- [Description of the task]: Once you have read the listing below, output it again exactly.

- [Source data]:
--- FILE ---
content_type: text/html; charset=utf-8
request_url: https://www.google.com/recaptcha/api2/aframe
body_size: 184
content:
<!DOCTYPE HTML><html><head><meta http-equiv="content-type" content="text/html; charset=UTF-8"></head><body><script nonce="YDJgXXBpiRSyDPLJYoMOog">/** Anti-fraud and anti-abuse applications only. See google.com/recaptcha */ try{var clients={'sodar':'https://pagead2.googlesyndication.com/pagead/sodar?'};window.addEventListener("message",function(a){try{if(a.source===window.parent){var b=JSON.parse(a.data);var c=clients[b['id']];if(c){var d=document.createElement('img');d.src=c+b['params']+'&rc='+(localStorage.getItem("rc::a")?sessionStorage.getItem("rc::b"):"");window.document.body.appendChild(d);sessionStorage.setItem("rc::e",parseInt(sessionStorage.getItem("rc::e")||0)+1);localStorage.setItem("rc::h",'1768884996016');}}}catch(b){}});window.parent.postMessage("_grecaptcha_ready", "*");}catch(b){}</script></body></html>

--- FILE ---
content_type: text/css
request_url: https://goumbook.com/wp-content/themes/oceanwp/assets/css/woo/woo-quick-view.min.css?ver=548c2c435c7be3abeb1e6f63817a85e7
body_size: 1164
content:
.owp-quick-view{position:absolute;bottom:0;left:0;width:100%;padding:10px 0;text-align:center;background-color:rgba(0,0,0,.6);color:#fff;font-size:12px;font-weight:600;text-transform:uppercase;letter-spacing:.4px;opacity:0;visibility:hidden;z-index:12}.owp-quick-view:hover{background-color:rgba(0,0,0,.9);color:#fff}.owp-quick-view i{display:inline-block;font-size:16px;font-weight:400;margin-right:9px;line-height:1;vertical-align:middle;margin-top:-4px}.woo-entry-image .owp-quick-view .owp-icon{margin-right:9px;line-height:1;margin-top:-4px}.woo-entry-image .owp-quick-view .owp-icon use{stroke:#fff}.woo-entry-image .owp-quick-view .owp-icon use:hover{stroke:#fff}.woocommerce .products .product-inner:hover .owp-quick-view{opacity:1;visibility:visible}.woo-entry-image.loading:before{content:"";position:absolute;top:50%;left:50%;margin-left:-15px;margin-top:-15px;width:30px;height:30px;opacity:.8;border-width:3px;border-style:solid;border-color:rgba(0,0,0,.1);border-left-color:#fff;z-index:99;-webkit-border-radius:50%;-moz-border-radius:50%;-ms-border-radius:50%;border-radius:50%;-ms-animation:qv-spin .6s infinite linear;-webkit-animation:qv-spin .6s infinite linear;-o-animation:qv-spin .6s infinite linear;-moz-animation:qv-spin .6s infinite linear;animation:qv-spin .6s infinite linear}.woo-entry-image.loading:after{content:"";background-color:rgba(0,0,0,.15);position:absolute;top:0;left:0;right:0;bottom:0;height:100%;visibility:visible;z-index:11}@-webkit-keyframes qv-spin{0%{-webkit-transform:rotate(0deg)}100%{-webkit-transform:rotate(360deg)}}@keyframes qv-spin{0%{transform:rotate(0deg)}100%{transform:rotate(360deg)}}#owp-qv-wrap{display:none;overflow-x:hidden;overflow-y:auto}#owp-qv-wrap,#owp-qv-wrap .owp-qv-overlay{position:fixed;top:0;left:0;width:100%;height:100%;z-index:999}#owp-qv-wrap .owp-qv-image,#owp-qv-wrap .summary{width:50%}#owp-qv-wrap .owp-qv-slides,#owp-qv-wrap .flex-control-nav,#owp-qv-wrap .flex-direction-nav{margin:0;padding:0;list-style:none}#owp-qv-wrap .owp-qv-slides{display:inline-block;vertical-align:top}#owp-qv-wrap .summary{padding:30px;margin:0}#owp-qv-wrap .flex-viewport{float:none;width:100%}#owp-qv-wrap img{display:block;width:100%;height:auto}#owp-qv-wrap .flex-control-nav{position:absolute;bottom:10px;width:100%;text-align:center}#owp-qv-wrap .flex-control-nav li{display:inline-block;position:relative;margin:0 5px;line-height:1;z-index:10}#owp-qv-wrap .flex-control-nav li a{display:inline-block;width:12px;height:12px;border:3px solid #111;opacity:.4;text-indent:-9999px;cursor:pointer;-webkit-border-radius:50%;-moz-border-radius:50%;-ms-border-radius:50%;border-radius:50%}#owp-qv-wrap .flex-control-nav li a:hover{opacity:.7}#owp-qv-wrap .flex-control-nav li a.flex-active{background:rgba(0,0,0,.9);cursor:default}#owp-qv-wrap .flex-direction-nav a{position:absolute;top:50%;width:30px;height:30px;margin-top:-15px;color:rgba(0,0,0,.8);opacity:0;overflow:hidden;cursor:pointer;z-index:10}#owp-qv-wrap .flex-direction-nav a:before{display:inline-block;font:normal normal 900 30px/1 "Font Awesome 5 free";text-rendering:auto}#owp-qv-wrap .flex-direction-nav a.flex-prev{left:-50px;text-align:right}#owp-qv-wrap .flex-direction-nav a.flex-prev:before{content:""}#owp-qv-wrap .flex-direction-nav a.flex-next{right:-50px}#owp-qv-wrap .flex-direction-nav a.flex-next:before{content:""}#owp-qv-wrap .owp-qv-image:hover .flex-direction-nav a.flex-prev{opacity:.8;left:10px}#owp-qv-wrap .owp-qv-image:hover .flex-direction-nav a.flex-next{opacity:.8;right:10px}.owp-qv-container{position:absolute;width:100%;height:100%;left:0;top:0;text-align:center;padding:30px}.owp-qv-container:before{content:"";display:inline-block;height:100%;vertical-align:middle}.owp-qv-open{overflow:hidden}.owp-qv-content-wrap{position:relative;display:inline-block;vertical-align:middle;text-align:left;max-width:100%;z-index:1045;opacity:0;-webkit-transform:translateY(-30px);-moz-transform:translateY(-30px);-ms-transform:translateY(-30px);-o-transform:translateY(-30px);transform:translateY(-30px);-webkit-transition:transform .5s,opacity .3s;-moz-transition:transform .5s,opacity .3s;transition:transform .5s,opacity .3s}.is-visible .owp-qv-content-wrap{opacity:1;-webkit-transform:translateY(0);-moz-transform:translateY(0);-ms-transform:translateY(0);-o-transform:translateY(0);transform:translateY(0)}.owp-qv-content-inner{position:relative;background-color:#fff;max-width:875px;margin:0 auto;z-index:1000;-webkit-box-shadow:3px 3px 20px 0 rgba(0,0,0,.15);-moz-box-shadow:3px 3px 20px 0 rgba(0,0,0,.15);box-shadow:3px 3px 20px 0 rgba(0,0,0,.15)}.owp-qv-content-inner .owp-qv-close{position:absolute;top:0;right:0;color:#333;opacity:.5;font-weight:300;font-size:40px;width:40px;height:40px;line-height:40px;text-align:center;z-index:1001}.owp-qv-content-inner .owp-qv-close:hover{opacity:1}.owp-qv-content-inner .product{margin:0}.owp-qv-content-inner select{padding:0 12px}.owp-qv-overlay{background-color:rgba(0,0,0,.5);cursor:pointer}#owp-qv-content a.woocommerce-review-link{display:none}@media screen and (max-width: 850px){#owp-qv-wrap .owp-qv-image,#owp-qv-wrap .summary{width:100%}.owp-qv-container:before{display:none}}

- [Solution for this task]:
--- FILE ---
content_type: text/html; charset=utf-8
request_url: https://www.google.com/recaptcha/api2/aframe
body_size: 184
content:
<!DOCTYPE HTML><html><head><meta http-equiv="content-type" content="text/html; charset=UTF-8"></head><body><script nonce="YDJgXXBpiRSyDPLJYoMOog">/** Anti-fraud and anti-abuse applications only. See google.com/recaptcha */ try{var clients={'sodar':'https://pagead2.googlesyndication.com/pagead/sodar?'};window.addEventListener("message",function(a){try{if(a.source===window.parent){var b=JSON.parse(a.data);var c=clients[b['id']];if(c){var d=document.createElement('img');d.src=c+b['params']+'&rc='+(localStorage.getItem("rc::a")?sessionStorage.getItem("rc::b"):"");window.document.body.appendChild(d);sessionStorage.setItem("rc::e",parseInt(sessionStorage.getItem("rc::e")||0)+1);localStorage.setItem("rc::h",'1768884996016');}}}catch(b){}});window.parent.postMessage("_grecaptcha_ready", "*");}catch(b){}</script></body></html>

--- FILE ---
content_type: text/css
request_url: https://goumbook.com/wp-content/themes/oceanwp/assets/css/woo/woo-quick-view.min.css?ver=548c2c435c7be3abeb1e6f63817a85e7
body_size: 1164
content:
.owp-quick-view{position:absolute;bottom:0;left:0;width:100%;padding:10px 0;text-align:center;background-color:rgba(0,0,0,.6);color:#fff;font-size:12px;font-weight:600;text-transform:uppercase;letter-spacing:.4px;opacity:0;visibility:hidden;z-index:12}.owp-quick-view:hover{background-color:rgba(0,0,0,.9);color:#fff}.owp-quick-view i{display:inline-block;font-size:16px;font-weight:400;margin-right:9px;line-height:1;vertical-align:middle;margin-top:-4px}.woo-entry-image .owp-quick-view .owp-icon{margin-right:9px;line-height:1;margin-top:-4px}.woo-entry-image .owp-quick-view .owp-icon use{stroke:#fff}.woo-entry-image .owp-quick-view .owp-icon use:hover{stroke:#fff}.woocommerce .products .product-inner:hover .owp-quick-view{opacity:1;visibility:visible}.woo-entry-image.loading:before{content:"";position:absolute;top:50%;left:50%;margin-left:-15px;margin-top:-15px;width:30px;height:30px;opacity:.8;border-width:3px;border-style:solid;border-color:rgba(0,0,0,.1);border-left-color:#fff;z-index:99;-webkit-border-radius:50%;-moz-border-radius:50%;-ms-border-radius:50%;border-radius:50%;-ms-animation:qv-spin .6s infinite linear;-webkit-animation:qv-spin .6s infinite linear;-o-animation:qv-spin .6s infinite linear;-moz-animation:qv-spin .6s infinite linear;animation:qv-spin .6s infinite linear}.woo-entry-image.loading:after{content:"";background-color:rgba(0,0,0,.15);position:absolute;top:0;left:0;right:0;bottom:0;height:100%;visibility:visible;z-index:11}@-webkit-keyframes qv-spin{0%{-webkit-transform:rotate(0deg)}100%{-webkit-transform:rotate(360deg)}}@keyframes qv-spin{0%{transform:rotate(0deg)}100%{transform:rotate(360deg)}}#owp-qv-wrap{display:none;overflow-x:hidden;overflow-y:auto}#owp-qv-wrap,#owp-qv-wrap .owp-qv-overlay{position:fixed;top:0;left:0;width:100%;height:100%;z-index:999}#owp-qv-wrap .owp-qv-image,#owp-qv-wrap .summary{width:50%}#owp-qv-wrap .owp-qv-slides,#owp-qv-wrap .flex-control-nav,#owp-qv-wrap .flex-direction-nav{margin:0;padding:0;list-style:none}#owp-qv-wrap .owp-qv-slides{display:inline-block;vertical-align:top}#owp-qv-wrap .summary{padding:30px;margin:0}#owp-qv-wrap .flex-viewport{float:none;width:100%}#owp-qv-wrap img{display:block;width:100%;height:auto}#owp-qv-wrap .flex-control-nav{position:absolute;bottom:10px;width:100%;text-align:center}#owp-qv-wrap .flex-control-nav li{display:inline-block;position:relative;margin:0 5px;line-height:1;z-index:10}#owp-qv-wrap .flex-control-nav li a{display:inline-block;width:12px;height:12px;border:3px solid #111;opacity:.4;text-indent:-9999px;cursor:pointer;-webkit-border-radius:50%;-moz-border-radius:50%;-ms-border-radius:50%;border-radius:50%}#owp-qv-wrap .flex-control-nav li a:hover{opacity:.7}#owp-qv-wrap .flex-control-nav li a.flex-active{background:rgba(0,0,0,.9);cursor:default}#owp-qv-wrap .flex-direction-nav a{position:absolute;top:50%;width:30px;height:30px;margin-top:-15px;color:rgba(0,0,0,.8);opacity:0;overflow:hidden;cursor:pointer;z-index:10}#owp-qv-wrap .flex-direction-nav a:before{display:inline-block;font:normal normal 900 30px/1 "Font Awesome 5 free";text-rendering:auto}#owp-qv-wrap .flex-direction-nav a.flex-prev{left:-50px;text-align:right}#owp-qv-wrap .flex-direction-nav a.flex-prev:before{content:""}#owp-qv-wrap .flex-direction-nav a.flex-next{right:-50px}#owp-qv-wrap .flex-direction-nav a.flex-next:before{content:""}#owp-qv-wrap .owp-qv-image:hover .flex-direction-nav a.flex-prev{opacity:.8;left:10px}#owp-qv-wrap .owp-qv-image:hover .flex-direction-nav a.flex-next{opacity:.8;right:10px}.owp-qv-container{position:absolute;width:100%;height:100%;left:0;top:0;text-align:center;padding:30px}.owp-qv-container:before{content:"";display:inline-block;height:100%;vertical-align:middle}.owp-qv-open{overflow:hidden}.owp-qv-content-wrap{position:relative;display:inline-block;vertical-align:middle;text-align:left;max-width:100%;z-index:1045;opacity:0;-webkit-transform:translateY(-30px);-moz-transform:translateY(-30px);-ms-transform:translateY(-30px);-o-transform:translateY(-30px);transform:translateY(-30px);-webkit-transition:transform .5s,opacity .3s;-moz-transition:transform .5s,opacity .3s;transition:transform .5s,opacity .3s}.is-visible .owp-qv-content-wrap{opacity:1;-webkit-transform:translateY(0);-moz-transform:translateY(0);-ms-transform:translateY(0);-o-transform:translateY(0);transform:translateY(0)}.owp-qv-content-inner{position:relative;background-color:#fff;max-width:875px;margin:0 auto;z-index:1000;-webkit-box-shadow:3px 3px 20px 0 rgba(0,0,0,.15);-moz-box-shadow:3px 3px 20px 0 rgba(0,0,0,.15);box-shadow:3px 3px 20px 0 rgba(0,0,0,.15)}.owp-qv-content-inner .owp-qv-close{position:absolute;top:0;right:0;color:#333;opacity:.5;font-weight:300;font-size:40px;width:40px;height:40px;line-height:40px;text-align:center;z-index:1001}.owp-qv-content-inner .owp-qv-close:hover{opacity:1}.owp-qv-content-inner .product{margin:0}.owp-qv-content-inner select{padding:0 12px}.owp-qv-overlay{background-color:rgba(0,0,0,.5);cursor:pointer}#owp-qv-content a.woocommerce-review-link{display:none}@media screen and (max-width: 850px){#owp-qv-wrap .owp-qv-image,#owp-qv-wrap .summary{width:100%}.owp-qv-container:before{display:none}}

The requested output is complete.